Liam jelas nggak bisa terima begitu saja. Kalau Liam benar-benar main basket cuma biar bisa populer, maka rasanya wajar saja kalau cowok itu benci banget sama Rio. Liam yang dulu populer banget di kalangan cewek-cewek maupun cowok-cowok, sekarang sudah nggak sepopuler itu sejak Rio pindah ke sekolah ini.

Lagi-lagi... tentang popularitas.

Kenapa sih orang-orang pengen banget jadi populer? Bahkan sampai berantem kayak begini.

Sumpah, aku nggak ngerti.

“Popularitas, popularitas... bullshit!”

Bukan aku yang bilang kayak gitu.  Bukan Rio. Bukan Liam juga. Itu suara cewek. Aku kenal suaranya. Dari balik pintu yang menghubungkan rooftop dan lantai di bawahnya, ada suara kaki yang melangkah.

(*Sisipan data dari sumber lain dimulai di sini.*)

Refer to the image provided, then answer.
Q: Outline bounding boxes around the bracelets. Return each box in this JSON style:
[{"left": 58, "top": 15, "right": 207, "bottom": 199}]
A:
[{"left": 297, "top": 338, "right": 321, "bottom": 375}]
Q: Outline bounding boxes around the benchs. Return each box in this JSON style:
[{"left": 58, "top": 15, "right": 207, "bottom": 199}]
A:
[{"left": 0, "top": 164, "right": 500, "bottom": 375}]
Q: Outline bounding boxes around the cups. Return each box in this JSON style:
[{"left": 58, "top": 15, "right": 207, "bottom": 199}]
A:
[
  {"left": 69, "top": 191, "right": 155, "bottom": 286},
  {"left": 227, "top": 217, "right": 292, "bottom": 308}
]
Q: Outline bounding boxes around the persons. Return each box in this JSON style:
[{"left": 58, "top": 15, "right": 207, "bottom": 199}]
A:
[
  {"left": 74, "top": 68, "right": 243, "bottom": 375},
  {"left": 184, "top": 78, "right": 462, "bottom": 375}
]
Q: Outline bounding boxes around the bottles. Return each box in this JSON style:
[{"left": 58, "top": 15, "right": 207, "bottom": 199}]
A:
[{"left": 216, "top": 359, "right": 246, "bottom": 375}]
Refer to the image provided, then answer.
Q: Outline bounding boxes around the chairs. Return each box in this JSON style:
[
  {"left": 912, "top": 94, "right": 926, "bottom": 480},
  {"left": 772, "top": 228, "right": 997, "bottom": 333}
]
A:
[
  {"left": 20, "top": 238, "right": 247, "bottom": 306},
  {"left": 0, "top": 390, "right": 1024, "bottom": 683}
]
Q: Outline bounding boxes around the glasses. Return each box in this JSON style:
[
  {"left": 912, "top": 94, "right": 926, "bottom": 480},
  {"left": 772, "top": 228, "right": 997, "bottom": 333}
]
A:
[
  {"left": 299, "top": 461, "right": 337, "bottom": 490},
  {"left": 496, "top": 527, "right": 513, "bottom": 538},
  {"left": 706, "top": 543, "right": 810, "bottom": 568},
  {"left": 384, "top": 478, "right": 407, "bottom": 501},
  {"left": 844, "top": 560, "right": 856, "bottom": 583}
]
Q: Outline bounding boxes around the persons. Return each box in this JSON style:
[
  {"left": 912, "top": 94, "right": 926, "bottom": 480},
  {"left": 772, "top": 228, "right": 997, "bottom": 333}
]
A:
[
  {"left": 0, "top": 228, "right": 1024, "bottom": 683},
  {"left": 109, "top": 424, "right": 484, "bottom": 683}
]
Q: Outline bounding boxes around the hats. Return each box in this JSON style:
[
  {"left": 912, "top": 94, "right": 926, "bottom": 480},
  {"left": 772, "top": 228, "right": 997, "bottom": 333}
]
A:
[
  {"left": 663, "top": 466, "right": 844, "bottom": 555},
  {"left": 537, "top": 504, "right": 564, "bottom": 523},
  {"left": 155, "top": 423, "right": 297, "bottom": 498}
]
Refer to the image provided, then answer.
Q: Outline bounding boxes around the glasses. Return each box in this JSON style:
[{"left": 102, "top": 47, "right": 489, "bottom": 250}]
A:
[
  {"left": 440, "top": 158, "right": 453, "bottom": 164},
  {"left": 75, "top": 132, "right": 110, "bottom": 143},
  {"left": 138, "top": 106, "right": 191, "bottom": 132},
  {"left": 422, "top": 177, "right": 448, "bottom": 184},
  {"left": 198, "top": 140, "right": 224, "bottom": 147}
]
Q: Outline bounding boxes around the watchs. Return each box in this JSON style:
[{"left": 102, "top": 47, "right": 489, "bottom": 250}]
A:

Nggak salah lagi, itu Bella.

“Kalian ini bodoh banget, ya.” Bella yang muncul dari balik pintu, berjalan mendekati kami. “Suka banget bahas hal yang nggak penting kayak gini.”

Ada semacam pisau kecil di tangannya. Awalnya aku nggak yakin karena jaraknya yang lumayan jauh dan sinar matahari yang menyilaukan . Tapi, setelah dia berada cukup dekat di hadapan kami, pisau di genggamannya itu semakin terlihat jelas.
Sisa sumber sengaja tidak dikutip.